26 NOVEMBER 1998. - Besluit van de Brusselse Hoofdstedelijke Regering tot wijziging van het besluit van 29 januari 1998 tot uitvoering van de ordonnantie van 18 december 1997 zoals gewijzigd door de ordonnantie van 29 oktober 1998 houdende goedkeuring van het samenwerkingsakkoord van 15 mei 1998 tot wijziging van het samenwerkingsakkoord van 4 maart 1997 tussen de Federale Staat en de Gewesten met betrekking tot de doorstromingsprogramma's.
Art. 1-8
Artikel 1. Dit besluit regelt een aangelegenheid als bedoeld in artikel 39 van de Grondwet.
Art.2. In artikel 1 van het besluit van 29 januari 1998 tot uitvoering van de ordonnantie van 18 december 1997 houdende goedkeuring van het samenwerkingsakkoord van 4 maart 1997 tussen de Federale Staat en de Gewesten betreffende de doorstromingsprogramma's, worden de leden 4°, 5° en 7° respectievelijk vervangen door de volgende leden :
"4° het samenwerkingsakkoord : het samenwerkingsakkoord van 15 mei 1998 tot wijziging van het samenwerkingsakkoord van 4 maart 1997 tussen de Federale Staat en de Gewesten betreffende de doorstromingsprogramma's;";
"5° de ordonnantie : de ordonnantie van 18 december 1997 houdende goedkeuring van het samenwerkingsakkoord van 4 maart 1997 tussen de Federale Staat en de Gewesten betreffende de doorstromingsprogramma's, zoals gewijzigd door de ordonnantie van 29 oktober 1998 houdende bekrachtiging van het samenwerkingsakkoord van 15 mei 1998 tot wijziging van het samenwerkingsakkoord van 4 maart 1997 tussen de Federale Staat en de Gewesten betreffende de doorstromingsprogramma's;";
"7° de werknemers : de werknemers bedoeld in artikel 6 van het samenwerkingsakkoord.".
Art.3. Artikel 3 van hetzelfde besluit wordt vervangen door de volgende bepaling :
"Enkel de werkzoekenden die geen diploma, getuigschrift of brevet van hoger middelbaar onderwijs behaald hebben, kunnen in een doorstromingsprogramma tewerkgesteld worden.
In afwijking van het voorgaande lid kunnen de Ministers in de beslissing, bedoeld in artikel 7, vierde lid van dat besluit, andere kwalificatieniveaus toelaten, indien het voorgelegde project van doorstromingsprogramma dit rechtvaardigt.".
Art.4. Artikel 5 van hetzelfde besluit wordt vervangen door de volgende bepaling :
"De minister stelt het bedrag vast van de premie in verhouding tot de duur van de arbeidsovereenkomst, de loonkost en het arbeidsstelsel.

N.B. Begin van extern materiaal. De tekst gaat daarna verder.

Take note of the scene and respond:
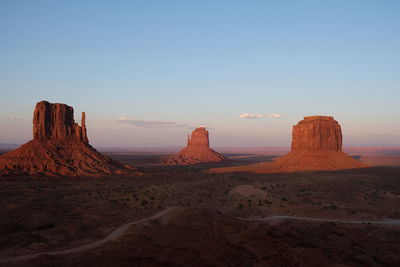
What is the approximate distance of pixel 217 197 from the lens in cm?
3020

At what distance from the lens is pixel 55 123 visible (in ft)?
189

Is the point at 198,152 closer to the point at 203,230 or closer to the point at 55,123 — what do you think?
the point at 55,123

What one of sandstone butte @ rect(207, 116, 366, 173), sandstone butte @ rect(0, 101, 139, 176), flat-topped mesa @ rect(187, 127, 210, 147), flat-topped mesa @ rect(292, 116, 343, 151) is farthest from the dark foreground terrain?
flat-topped mesa @ rect(187, 127, 210, 147)

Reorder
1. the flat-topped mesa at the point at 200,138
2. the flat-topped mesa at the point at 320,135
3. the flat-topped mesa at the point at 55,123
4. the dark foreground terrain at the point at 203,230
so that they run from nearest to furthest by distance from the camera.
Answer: the dark foreground terrain at the point at 203,230, the flat-topped mesa at the point at 55,123, the flat-topped mesa at the point at 320,135, the flat-topped mesa at the point at 200,138

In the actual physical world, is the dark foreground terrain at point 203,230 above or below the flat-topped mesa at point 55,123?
below

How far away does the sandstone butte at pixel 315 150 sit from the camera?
68706 mm

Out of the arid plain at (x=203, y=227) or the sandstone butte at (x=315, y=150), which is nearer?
the arid plain at (x=203, y=227)

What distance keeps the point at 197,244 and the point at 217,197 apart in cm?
1737

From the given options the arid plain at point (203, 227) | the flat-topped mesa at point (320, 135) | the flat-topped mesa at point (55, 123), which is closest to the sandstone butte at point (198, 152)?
the flat-topped mesa at point (320, 135)

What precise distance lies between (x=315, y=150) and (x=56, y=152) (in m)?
62.9

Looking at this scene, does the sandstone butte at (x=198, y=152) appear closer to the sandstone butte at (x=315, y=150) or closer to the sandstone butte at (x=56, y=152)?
the sandstone butte at (x=315, y=150)

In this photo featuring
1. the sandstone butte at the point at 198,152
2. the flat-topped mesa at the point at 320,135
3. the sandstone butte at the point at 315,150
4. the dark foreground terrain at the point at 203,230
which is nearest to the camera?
the dark foreground terrain at the point at 203,230

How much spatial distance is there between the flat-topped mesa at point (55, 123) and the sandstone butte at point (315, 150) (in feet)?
112

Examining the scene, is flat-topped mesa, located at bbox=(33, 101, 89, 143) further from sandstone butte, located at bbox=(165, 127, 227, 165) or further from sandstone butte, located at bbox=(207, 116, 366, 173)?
sandstone butte, located at bbox=(165, 127, 227, 165)
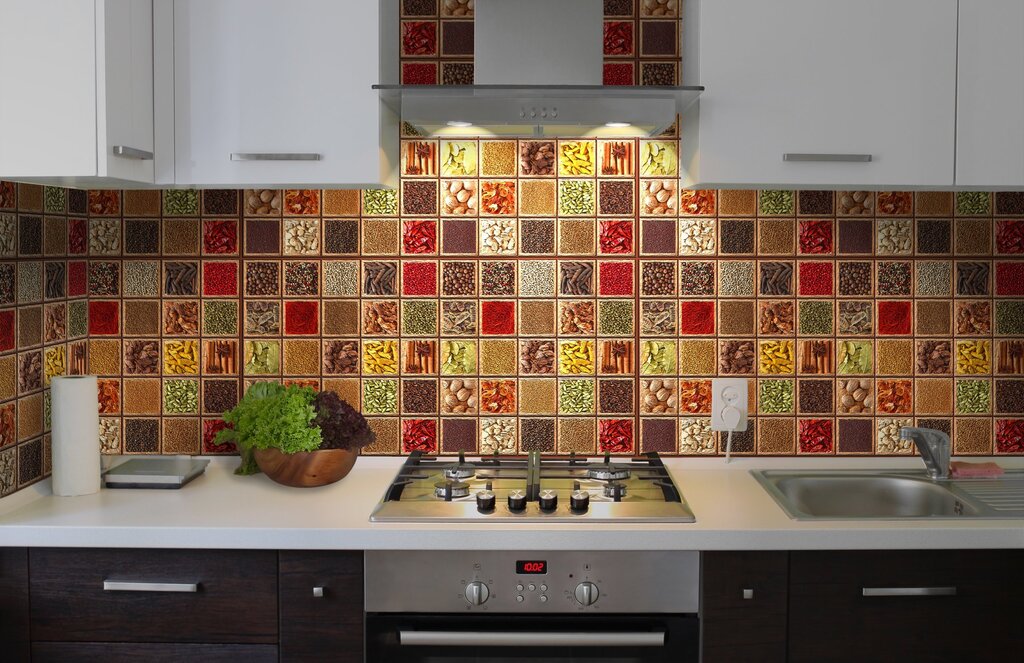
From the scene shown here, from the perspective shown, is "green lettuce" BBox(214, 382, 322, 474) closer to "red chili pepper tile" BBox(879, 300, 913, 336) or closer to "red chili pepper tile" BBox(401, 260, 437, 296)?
"red chili pepper tile" BBox(401, 260, 437, 296)

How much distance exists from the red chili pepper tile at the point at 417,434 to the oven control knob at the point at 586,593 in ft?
2.43

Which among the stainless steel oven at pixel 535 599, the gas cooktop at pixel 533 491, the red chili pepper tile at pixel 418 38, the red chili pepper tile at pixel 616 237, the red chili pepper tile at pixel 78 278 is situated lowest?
the stainless steel oven at pixel 535 599

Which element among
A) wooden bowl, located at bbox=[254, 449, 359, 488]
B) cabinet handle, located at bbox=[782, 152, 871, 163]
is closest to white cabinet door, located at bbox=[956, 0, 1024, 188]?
cabinet handle, located at bbox=[782, 152, 871, 163]

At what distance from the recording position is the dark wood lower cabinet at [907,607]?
2105 millimetres

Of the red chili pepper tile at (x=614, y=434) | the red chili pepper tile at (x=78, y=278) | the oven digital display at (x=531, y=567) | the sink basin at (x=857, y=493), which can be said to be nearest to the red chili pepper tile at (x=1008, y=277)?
the sink basin at (x=857, y=493)

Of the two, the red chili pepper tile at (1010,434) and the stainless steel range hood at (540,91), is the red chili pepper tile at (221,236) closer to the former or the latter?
the stainless steel range hood at (540,91)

Dit bedrag wordt verrekend op basis van de effectieve tewerkstelling binnen het kader van de toegekende premies voor de betrokken maand. Er is slechts recht op een premie voor de werkelijk gepresteerde en de gelijkgestelde arbeidsdagen. De som van de integratie-uitkering zoals bedoeld in artikel 7, § 1 van het samenwerkingsakkoord en van de uitbetaalde premie mag de loonkost niet overschrijden.".
Art.5. Artikel 6 van hetzelfde besluit wordt aangevuld met het volgende lid :
"De werkgever beschikt over een termijn van 3 maanden volgend op het kwartaal waarin hij werknemers tewerkstelde in het kader van de doorstromingsprogramma's, om de bij de B.G.D.A. een copie in te dienen van de driemaandelijkse R.S.Z.-aangifte.".

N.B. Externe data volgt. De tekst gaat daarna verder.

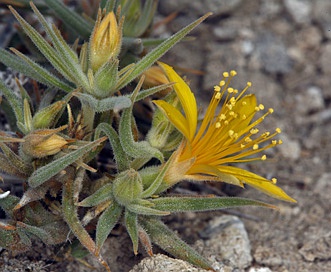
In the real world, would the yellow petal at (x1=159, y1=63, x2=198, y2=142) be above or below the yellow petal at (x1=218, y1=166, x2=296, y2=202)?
above

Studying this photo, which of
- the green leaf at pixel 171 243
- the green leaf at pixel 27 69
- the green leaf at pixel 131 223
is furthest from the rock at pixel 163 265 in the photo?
the green leaf at pixel 27 69

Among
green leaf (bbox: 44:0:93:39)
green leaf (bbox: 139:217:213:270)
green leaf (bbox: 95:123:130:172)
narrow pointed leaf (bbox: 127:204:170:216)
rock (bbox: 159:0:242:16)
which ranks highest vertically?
green leaf (bbox: 44:0:93:39)

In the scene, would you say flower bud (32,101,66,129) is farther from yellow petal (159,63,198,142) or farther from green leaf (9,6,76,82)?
yellow petal (159,63,198,142)

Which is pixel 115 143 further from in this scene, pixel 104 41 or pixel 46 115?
pixel 104 41

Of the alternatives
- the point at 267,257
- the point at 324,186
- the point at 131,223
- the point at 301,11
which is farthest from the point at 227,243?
the point at 301,11

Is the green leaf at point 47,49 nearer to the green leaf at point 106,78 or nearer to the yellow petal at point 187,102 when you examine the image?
the green leaf at point 106,78

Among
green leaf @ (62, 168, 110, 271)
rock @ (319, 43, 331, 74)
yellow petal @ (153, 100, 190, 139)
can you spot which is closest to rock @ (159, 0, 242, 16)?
rock @ (319, 43, 331, 74)

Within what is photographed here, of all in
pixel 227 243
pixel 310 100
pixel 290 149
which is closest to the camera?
pixel 227 243
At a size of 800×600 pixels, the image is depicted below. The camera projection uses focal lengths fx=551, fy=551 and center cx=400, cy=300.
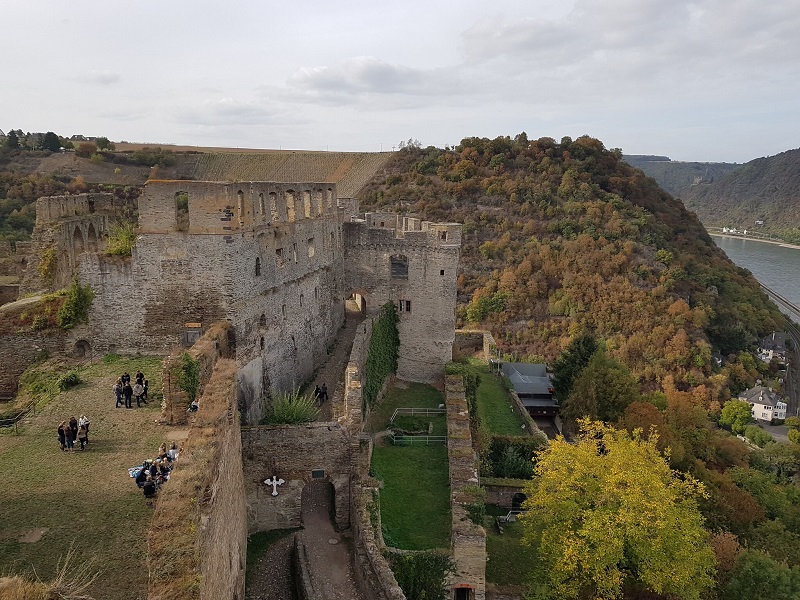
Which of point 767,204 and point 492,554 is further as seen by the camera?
point 767,204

Art.6. Artikel 8 van hetzelfde besluit wordt aangevuld met de volgende lid :
"In afwijking van het voorgaande lid, kan de werkgever een 4/5-betrekking omvormen tot een halftijdse betrekking, mits voorafgaande toestemming van de B.G.D.A..".
Art.7. Dit besluit heeft uitwerking met ingang van 15 mei 1998.
Art. 8. De Minister bevoegd voor werkgelegenheid is belast met de uitvoering van dit besluit.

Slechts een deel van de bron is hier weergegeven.